> **What you have to do**
Retype each of the entries below exactly as written.

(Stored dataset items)
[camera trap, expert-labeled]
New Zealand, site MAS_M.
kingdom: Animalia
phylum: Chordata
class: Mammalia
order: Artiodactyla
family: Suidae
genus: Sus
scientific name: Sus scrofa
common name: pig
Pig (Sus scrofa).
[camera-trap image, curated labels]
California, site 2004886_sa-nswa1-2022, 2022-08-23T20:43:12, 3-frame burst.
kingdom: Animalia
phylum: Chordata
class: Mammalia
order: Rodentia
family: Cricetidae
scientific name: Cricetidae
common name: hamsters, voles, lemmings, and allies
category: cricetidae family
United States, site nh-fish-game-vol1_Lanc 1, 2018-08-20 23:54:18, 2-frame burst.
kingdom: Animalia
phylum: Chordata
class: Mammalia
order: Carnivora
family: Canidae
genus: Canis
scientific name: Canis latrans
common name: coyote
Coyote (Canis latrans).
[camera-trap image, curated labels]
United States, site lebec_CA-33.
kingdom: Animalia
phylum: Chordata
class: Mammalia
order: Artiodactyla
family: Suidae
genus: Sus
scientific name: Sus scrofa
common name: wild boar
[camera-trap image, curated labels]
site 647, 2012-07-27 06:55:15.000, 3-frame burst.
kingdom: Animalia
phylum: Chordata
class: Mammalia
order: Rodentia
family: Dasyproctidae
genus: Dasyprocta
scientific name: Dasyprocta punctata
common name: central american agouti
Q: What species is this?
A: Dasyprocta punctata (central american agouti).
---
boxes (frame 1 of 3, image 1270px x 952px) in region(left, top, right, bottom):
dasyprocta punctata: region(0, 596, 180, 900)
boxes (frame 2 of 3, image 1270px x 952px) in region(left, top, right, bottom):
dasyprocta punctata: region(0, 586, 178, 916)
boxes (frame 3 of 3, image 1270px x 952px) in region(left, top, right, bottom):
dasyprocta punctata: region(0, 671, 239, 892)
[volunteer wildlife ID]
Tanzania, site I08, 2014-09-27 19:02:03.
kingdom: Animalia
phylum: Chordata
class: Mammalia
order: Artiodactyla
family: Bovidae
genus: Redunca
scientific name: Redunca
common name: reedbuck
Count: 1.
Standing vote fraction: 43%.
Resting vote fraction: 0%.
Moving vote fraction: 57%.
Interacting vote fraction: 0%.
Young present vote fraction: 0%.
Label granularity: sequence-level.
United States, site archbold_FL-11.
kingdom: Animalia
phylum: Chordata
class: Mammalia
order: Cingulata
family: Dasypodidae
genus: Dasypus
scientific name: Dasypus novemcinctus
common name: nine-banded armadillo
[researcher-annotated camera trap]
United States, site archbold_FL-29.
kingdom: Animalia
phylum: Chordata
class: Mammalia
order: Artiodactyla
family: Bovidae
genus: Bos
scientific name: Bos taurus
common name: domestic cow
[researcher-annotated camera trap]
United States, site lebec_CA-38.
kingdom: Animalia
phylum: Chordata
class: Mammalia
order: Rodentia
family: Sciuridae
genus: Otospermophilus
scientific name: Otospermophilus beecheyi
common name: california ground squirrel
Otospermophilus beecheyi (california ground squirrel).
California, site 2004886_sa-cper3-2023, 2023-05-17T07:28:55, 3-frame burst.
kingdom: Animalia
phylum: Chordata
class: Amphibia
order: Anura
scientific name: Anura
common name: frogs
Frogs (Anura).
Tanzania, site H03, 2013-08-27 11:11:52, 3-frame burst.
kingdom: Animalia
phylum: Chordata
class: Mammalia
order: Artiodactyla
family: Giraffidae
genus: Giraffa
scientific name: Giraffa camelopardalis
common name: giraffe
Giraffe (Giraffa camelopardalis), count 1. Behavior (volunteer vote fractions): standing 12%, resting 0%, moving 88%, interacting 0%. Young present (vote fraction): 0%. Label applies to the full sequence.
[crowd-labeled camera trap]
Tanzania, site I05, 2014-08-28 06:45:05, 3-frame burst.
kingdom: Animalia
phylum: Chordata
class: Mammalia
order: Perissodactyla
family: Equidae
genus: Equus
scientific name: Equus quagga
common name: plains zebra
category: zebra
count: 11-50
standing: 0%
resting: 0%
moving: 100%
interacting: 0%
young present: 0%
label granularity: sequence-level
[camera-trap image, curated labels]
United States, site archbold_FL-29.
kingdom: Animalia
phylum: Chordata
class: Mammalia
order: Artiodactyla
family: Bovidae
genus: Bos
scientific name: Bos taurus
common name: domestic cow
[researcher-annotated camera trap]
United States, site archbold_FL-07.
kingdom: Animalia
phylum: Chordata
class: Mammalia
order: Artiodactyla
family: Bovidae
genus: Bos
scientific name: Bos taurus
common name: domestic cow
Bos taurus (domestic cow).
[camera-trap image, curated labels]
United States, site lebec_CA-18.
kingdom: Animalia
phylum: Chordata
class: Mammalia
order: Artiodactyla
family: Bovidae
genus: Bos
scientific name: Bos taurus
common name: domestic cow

> **Problem solution**
[camera trap, expert-labeled]
New Zealand, site MAS_M.
kingdom: Animalia
phylum: Chordata
class: Mammalia
order: Artiodactyla
family: Suidae
genus: Sus
scientific name: Sus scrofa
common name: pig
Pig (Sus scrofa).
[camera-trap image, curated labels]
California, site 2004886_sa-nswa1-2022, 2022-08-23T20:43:12, 3-frame burst.
kingdom: Animalia
phylum: Chordata
class: Mammalia
order: Rodentia
family: Cricetidae
scientific name: Cricetidae
common name: hamsters, voles, lemmings, and allies
category: cricetidae family
United States, site nh-fish-game-vol1_Lanc 1, 2018-08-20 23:54:18, 2-frame burst.
kingdom: Animalia
phylum: Chordata
class: Mammalia
order: Carnivora
family: Canidae
genus: Canis
scientific name: Canis latrans
common name: coyote
Coyote (Canis latrans).
[camera-trap image, curated labels]
United States, site lebec_CA-33.
kingdom: Animalia
phylum: Chordata
class: Mammalia
order: Artiodactyla
family: Suidae
genus: Sus
scientific name: Sus scrofa
common name: wild boar
[camera-trap image, curated labels]
site 647, 2012-07-27 06:55:15.000, 3-frame burst.
kingdom: Animalia
phylum: Chordata
class: Mammalia
order: Rodentia
family: Dasyproctidae
genus: Dasyprocta
scientific name: Dasyprocta punctata
common name: central american agouti
Q: What species is this?
A: Dasyprocta punctata (central american agouti).
---
boxes (frame 1 of 3, image 1270px x 952px) in region(left, top, right, bottom):
dasyprocta punctata: region(0, 596, 180, 900)
boxes (frame 2 of 3, image 1270px x 952px) in region(left, top, right, bottom):
dasyprocta punctata: region(0, 586, 178, 916)
boxes (frame 3 of 3, image 1270px x 952px) in region(left, top, right, bottom):
dasyprocta punctata: region(0, 671, 239, 892)
[volunteer wildlife ID]
Tanzania, site I08, 2014-09-27 19:02:03.
kingdom: Animalia
phylum: Chordata
class: Mammalia
order: Artiodactyla
family: Bovidae
genus: Redunca
scientific name: Redunca
common name: reedbuck
Count: 1.
Standing vote fraction: 43%.
Resting vote fraction: 0%.
Moving vote fraction: 57%.
Interacting vote fraction: 0%.
Young present vote fraction: 0%.
Label granularity: sequence-level.
United States, site archbold_FL-11.
kingdom: Animalia
phylum: Chordata
class: Mammalia
order: Cingulata
family: Dasypodidae
genus: Dasypus
scientific name: Dasypus novemcinctus
common name: nine-banded armadillo
[researcher-annotated camera trap]
United States, site archbold_FL-29.
kingdom: Animalia
phylum: Chordata
class: Mammalia
order: Artiodactyla
family: Bovidae
genus: Bos
scientific name: Bos taurus
common name: domestic cow
[researcher-annotated camera trap]
United States, site lebec_CA-38.
kingdom: Animalia
phylum: Chordata
class: Mammalia
order: Rodentia
family: Sciuridae
genus: Otospermophilus
scientific name: Otospermophilus beecheyi
common name: california ground squirrel
Otospermophilus beecheyi (california ground squirrel).
California, site 2004886_sa-cper3-2023, 2023-05-17T07:28:55, 3-frame burst.
kingdom: Animalia
phylum: Chordata
class: Amphibia
order: Anura
scientific name: Anura
common name: frogs
Frogs (Anura).
Tanzania, site H03, 2013-08-27 11:11:52, 3-frame burst.
kingdom: Animalia
phylum: Chordata
class: Mammalia
order: Artiodactyla
family: Giraffidae
genus: Giraffa
scientific name: Giraffa camelopardalis
common name: giraffe
Giraffe (Giraffa camelopardalis), count 1. Behavior (volunteer vote fractions): standing 12%, resting 0%, moving 88%, interacting 0%. Young present (vote fraction): 0%. Label applies to the full sequence.
[crowd-labeled camera trap]
Tanzania, site I05, 2014-08-28 06:45:05, 3-frame burst.
kingdom: Animalia
phylum: Chordata
class: Mammalia
order: Perissodactyla
family: Equidae
genus: Equus
scientific name: Equus quagga
common name: plains zebra
category: zebra
count: 11-50
standing: 0%
resting: 0%
moving: 100%
interacting: 0%
young present: 0%
label granularity: sequence-level
[camera-trap image, curated labels]
United States, site archbold_FL-29.
kingdom: Animalia
phylum: Chordata
class: Mammalia
order: Artiodactyla
family: Bovidae
genus: Bos
scientific name: Bos taurus
common name: domestic cow
[researcher-annotated camera trap]
United States, site archbold_FL-07.
kingdom: Animalia
phylum: Chordata
class: Mammalia
order: Artiodactyla
family: Bovidae
genus: Bos
scientific name: Bos taurus
common name: domestic cow
Bos taurus (domestic cow).
[camera-trap image, curated labels]
United States, site lebec_CA-18.
kingdom: Animalia
phylum: Chordata
class: Mammalia
order: Artiodactyla
family: Bovidae
genus: Bos
scientific name: Bos taurus
common name: domestic cow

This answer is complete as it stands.